**本文抜粋**
2017.07.02 編集しました。
先日投稿した準備編に引き続き、今回は実践編として FizzBuzz 問題の TDD を進めていきます。
準備編のおさらいと実践編の流れ
TDD のメリット
- 動く綺麗なコードを実現出来るため (Clean code that works)。
- 実装を終えてから、テストで出たバグの影響範囲全てを修正していくという手戻りを少なくできるため。
- 保守性の高い設計を実現出来るため (テストしやすい == 変更に強く保守性が高い、テストしにくい == 設計改善の余地あり)
FizzBuzz 問題の要件
要件 | 内容 |
---|---|
要件 1 | 引数に取った値を文字列で返す |
要件 2 | ただし、3の倍数のときは 「Fizz」 を返す |
要件 3 | ただし、5の倍数のときは 「Buzz」 を返す |
要件 4 | ただし、3と5両方の倍数の場合には 「FizzBuzz」 を返す |
要件 5 | 引数が 1 から 100 までの数でない場合、エラー |
実践編の流れ
要件 1 ~ 要件 5 まで全て紹介しては冗長になってしまうため、要件 1 のみ当記事で紹介します。プログラムの全容は記事末尾に掲載しています。

**データセットの項目**
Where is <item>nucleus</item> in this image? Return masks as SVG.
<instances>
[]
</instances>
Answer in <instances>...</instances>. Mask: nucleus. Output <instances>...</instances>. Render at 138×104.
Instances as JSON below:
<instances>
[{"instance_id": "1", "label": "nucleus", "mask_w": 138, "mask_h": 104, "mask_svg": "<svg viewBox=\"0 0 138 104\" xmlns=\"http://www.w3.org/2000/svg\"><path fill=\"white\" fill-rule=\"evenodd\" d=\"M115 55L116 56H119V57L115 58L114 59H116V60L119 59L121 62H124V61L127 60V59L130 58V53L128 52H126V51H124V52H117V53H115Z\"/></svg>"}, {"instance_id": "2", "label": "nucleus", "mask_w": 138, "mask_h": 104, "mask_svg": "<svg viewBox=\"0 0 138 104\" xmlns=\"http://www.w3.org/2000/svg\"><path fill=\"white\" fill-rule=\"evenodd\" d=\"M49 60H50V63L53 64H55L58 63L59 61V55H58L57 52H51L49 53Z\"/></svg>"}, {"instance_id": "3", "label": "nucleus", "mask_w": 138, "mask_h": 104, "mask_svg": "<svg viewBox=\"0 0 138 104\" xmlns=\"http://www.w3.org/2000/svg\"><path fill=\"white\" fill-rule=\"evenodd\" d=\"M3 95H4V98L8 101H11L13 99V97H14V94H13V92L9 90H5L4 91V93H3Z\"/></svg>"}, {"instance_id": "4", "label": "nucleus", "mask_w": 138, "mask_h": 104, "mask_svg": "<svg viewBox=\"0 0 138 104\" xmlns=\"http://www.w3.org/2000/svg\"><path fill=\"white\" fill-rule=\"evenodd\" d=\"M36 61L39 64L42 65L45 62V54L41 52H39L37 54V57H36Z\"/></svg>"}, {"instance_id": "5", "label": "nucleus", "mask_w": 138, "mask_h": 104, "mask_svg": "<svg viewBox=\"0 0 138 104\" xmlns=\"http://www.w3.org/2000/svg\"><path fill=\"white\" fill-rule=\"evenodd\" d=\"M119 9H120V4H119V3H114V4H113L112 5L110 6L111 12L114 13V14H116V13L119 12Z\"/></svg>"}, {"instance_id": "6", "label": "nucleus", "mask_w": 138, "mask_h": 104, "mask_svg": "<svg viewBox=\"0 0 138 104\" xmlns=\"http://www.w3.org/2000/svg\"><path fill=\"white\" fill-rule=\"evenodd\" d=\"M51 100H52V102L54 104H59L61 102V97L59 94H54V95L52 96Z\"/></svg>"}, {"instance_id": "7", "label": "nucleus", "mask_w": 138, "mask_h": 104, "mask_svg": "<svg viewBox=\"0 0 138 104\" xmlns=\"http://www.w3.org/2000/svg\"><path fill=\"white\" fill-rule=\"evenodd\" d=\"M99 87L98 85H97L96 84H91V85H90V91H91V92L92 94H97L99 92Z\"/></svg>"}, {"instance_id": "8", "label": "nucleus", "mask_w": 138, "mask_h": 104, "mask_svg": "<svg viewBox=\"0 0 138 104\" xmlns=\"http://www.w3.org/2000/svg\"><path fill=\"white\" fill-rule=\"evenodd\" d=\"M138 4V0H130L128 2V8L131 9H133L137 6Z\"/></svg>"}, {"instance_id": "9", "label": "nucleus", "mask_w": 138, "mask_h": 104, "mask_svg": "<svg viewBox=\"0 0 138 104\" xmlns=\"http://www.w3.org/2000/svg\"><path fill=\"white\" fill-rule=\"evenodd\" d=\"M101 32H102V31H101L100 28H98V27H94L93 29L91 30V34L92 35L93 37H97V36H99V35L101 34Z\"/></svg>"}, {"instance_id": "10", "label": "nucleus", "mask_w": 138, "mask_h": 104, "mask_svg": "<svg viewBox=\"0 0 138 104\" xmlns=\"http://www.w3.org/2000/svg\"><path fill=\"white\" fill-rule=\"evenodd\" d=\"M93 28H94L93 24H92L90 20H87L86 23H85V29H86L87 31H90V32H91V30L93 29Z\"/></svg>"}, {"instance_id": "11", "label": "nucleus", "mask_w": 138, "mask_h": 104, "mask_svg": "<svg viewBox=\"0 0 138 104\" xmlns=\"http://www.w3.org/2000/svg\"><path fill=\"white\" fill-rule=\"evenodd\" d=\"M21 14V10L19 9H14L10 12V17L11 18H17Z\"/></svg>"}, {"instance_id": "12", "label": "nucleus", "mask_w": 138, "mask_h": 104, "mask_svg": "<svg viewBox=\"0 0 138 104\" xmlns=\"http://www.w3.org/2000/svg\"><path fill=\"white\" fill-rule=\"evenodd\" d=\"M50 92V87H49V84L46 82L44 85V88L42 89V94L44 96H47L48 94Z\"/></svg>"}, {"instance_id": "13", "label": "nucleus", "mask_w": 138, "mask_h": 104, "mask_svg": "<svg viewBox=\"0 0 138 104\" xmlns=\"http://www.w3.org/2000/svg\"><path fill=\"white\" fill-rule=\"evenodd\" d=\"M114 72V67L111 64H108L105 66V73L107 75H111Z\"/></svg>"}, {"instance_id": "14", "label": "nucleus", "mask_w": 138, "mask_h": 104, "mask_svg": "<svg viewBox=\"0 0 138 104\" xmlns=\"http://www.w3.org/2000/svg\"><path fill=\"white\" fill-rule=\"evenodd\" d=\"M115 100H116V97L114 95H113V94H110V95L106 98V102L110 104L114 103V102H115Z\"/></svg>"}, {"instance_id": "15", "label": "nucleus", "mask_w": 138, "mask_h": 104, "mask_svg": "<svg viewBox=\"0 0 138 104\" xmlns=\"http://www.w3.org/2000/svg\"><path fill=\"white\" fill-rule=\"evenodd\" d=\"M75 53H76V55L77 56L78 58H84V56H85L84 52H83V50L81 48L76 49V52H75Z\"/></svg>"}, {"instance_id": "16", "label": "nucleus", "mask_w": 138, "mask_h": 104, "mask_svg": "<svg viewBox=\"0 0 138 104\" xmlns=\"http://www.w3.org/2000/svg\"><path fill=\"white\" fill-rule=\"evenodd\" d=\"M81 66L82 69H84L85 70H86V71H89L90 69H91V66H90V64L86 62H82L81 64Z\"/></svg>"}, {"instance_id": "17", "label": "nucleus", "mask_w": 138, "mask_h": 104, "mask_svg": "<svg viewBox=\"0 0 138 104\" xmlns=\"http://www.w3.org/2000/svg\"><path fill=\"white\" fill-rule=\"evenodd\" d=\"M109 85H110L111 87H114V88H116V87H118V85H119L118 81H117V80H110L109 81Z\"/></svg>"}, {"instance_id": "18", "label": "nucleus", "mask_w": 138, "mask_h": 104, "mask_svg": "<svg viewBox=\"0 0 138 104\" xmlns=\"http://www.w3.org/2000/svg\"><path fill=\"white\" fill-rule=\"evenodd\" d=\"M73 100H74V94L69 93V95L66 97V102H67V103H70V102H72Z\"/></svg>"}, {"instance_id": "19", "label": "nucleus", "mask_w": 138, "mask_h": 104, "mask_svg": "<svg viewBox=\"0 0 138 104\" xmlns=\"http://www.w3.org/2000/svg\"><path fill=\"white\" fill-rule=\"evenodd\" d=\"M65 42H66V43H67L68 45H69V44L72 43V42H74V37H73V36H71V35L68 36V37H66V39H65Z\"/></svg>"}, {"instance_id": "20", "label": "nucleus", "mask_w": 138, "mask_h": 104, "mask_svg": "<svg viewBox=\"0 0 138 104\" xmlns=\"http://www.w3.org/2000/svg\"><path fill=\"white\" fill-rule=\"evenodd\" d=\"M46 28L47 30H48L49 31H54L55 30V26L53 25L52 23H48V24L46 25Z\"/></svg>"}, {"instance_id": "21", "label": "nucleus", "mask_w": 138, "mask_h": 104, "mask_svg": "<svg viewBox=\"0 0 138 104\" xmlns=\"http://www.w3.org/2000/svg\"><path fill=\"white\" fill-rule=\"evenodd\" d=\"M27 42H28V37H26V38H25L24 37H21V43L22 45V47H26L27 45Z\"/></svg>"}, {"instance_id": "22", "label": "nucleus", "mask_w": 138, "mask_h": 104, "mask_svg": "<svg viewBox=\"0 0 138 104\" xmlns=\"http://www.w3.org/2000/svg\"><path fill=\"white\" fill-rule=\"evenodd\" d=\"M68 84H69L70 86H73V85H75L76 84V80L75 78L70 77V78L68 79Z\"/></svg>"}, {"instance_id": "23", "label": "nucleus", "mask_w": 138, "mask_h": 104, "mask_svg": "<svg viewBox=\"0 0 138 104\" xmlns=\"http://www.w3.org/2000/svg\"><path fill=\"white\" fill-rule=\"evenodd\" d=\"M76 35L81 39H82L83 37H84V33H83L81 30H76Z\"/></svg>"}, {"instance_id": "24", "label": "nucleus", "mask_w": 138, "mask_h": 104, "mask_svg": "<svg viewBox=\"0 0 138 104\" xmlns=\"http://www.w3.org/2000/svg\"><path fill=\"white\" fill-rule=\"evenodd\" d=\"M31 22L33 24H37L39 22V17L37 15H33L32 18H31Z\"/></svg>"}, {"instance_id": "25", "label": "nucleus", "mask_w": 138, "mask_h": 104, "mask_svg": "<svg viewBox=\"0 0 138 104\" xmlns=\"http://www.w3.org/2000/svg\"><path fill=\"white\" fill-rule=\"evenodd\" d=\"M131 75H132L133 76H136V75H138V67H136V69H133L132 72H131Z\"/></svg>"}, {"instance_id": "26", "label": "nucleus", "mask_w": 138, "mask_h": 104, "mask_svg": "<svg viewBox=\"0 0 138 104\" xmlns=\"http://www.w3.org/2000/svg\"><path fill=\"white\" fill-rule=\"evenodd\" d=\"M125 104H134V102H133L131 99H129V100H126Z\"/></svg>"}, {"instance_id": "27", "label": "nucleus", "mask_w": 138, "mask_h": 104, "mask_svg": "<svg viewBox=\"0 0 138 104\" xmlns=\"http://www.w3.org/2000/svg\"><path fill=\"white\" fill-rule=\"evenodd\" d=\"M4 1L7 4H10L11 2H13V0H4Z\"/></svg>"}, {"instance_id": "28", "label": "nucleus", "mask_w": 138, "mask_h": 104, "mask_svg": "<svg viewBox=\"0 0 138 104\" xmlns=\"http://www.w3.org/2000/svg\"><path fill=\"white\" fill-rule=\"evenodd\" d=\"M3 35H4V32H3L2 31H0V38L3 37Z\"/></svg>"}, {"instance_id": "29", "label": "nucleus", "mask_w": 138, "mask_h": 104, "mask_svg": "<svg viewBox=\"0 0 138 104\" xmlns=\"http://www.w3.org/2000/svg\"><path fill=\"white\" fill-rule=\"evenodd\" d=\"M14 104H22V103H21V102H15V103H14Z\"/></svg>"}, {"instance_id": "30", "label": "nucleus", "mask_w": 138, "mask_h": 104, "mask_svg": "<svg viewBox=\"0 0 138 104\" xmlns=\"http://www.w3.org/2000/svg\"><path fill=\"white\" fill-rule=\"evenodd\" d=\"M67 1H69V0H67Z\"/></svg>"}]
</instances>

**課題の内容**
FizzBuzz 問題を TDD で解く実践編の記事について、最後の文の後から続きを書いてもらえますか？ このデータは本文とは関係がありません。

**課題の結果**
要件 1 : 引数に取った値を文字列で返す
はじめにテストが失敗することを確認する
要件 1 の実装ではまず一番初めに、テストクラス (FizzBuzzTest.java) とテスト対象クラス (FizzBuzz.java) を以下の通りに実装しました。
public class FizzBuzzTest {
@Test
public void 引数に1を与えたら1を返す() {
FizzBuzz fizzbuzz = new FizzBuzz();
assertEquals("1", fizzbuzz.response(1));
}
}
public class FizzBuzz {
// null を返す (何も値を返さない)
public String response(int num) {
return null;
}
}
FizzBuzzTest にカーソルを合わせ右クリック -> Run As… -> JUnit Test を押下し、テストを実行すると当然結果はテスト失敗を示す赤のバーが表示されます。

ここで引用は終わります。